The virtual trip to Charleston was only a small part of the enjoyment, however. The bulk of it was Moore’s lovely writing which was at the same time, economic and effective. I thought it quite impressive for her first novel. Moore’s prose had the effortless feel of an accomplished writer long experienced at wordsmithing.
The novel begins at the advent of the twentieth century and runs through the end of the Second World War. There are two tales that start off worlds apart but eventually twine about each other making a simple, strong cord of a narrative. The P.O.V.’s for these stories are the matriarchs of two families, one white, the other black, and both poor and Catholic.
The women have more in common than either would imagine or believe despite spending countless hours day after day and year after year separated by no more than a few floors in the cigar factory that employs them. The segregated workplace and their own prejudices conspire to keep them strangers. Only the factory uniforms and the wretched ammonia-like stench that clings to them can make the women acknowledge each other at chance crossings in the market, on the streetcar or when one had to occasionally catch Mass at the other’s church.
Through their eyes we witness the dizzy reeling of the first half of the twentieth century, two world wars, a depression, factory automation and the rise of the labor unions which will reluctantly draw them out of their separate and equal far corners to stand together, united for each other’s sake. We watch the women get through the decades and their attendant heartaches, disappointments, deaths and disasters with dogged reliance on their faith, work ethic and love of family.
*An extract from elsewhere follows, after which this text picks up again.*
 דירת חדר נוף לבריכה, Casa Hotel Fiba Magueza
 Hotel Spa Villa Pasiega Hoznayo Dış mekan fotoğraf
Along the way we watch them grow from shy, unsure and healthy young women to strong and confidant matriarchs despite their weakened and compromised health due to the insalubrious effects of the years spent breathing in tobacco dust.
As a lover of the occasional stogie, I also appreciated the many tidbits about cigar making.
All in all, the novel made for a very satisfying read, though it did leave me with an incessant craving for a bowl of she crab soup!